»»

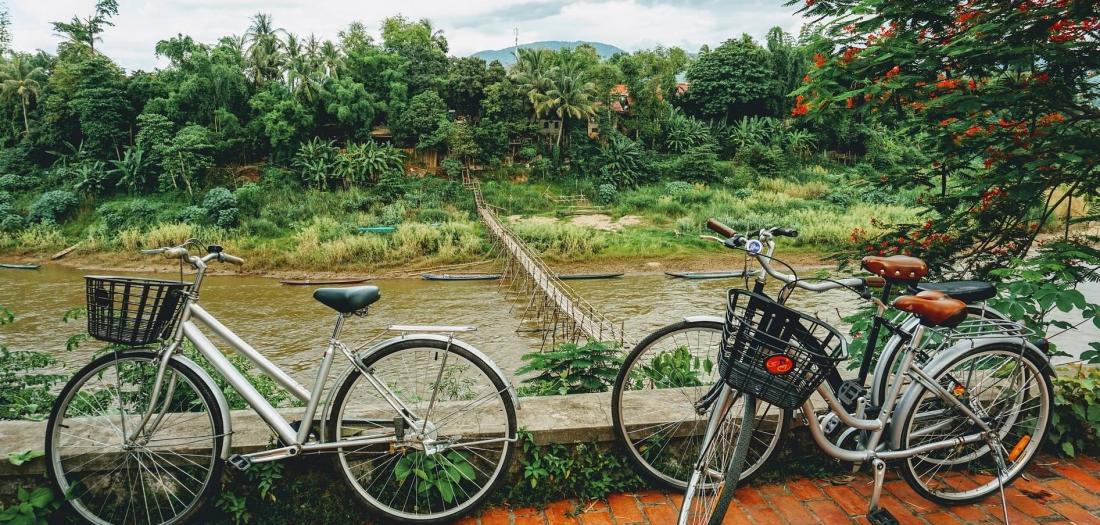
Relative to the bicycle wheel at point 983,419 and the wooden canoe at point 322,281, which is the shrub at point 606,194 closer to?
the wooden canoe at point 322,281

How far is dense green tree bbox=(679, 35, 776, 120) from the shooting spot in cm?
3008

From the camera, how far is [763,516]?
213 centimetres

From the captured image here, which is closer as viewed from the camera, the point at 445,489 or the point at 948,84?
the point at 445,489

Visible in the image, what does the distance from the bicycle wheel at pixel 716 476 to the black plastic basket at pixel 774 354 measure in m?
0.08

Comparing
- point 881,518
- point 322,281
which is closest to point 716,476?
point 881,518

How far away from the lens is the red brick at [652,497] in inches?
87.0

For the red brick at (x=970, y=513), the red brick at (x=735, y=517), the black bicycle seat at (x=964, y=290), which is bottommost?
the red brick at (x=970, y=513)

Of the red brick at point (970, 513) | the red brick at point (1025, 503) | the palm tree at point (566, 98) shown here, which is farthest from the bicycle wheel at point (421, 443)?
the palm tree at point (566, 98)

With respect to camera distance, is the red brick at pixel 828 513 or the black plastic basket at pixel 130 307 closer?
the black plastic basket at pixel 130 307

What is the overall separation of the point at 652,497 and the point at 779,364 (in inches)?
A: 31.7

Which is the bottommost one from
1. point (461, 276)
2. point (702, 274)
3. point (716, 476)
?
point (702, 274)

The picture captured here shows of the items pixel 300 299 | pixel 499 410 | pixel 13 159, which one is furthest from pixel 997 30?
pixel 13 159

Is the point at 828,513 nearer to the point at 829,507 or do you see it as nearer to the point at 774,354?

««

Task goal ▸
Copy word for word the records from the line containing "How far away" through the end of the records, both ends included.

Exercise output ▸
How far away from the lens is the red brick at [652,497] in inches?
87.0

For the red brick at (x=970, y=513), the red brick at (x=735, y=517), the black bicycle seat at (x=964, y=290), which is bottommost?
the red brick at (x=970, y=513)

Of the red brick at point (970, 513) | the red brick at point (1025, 503) | the palm tree at point (566, 98) shown here, which is farthest from the bicycle wheel at point (421, 443)?
the palm tree at point (566, 98)

With respect to camera distance, is the red brick at pixel 828 513 or the black plastic basket at pixel 130 307 closer?
the black plastic basket at pixel 130 307

What is the overall separation of the point at 652,497 and the point at 779,364 (in inches)?
A: 31.7

Which is the bottommost one from
1. point (461, 276)
2. point (702, 274)
3. point (716, 476)
?
point (702, 274)

The picture captured here shows of the items pixel 300 299 | pixel 499 410 | pixel 13 159, which one is furthest from pixel 997 30?
pixel 13 159

Is the point at 828,513 nearer to the point at 829,507 or do you see it as nearer to the point at 774,354?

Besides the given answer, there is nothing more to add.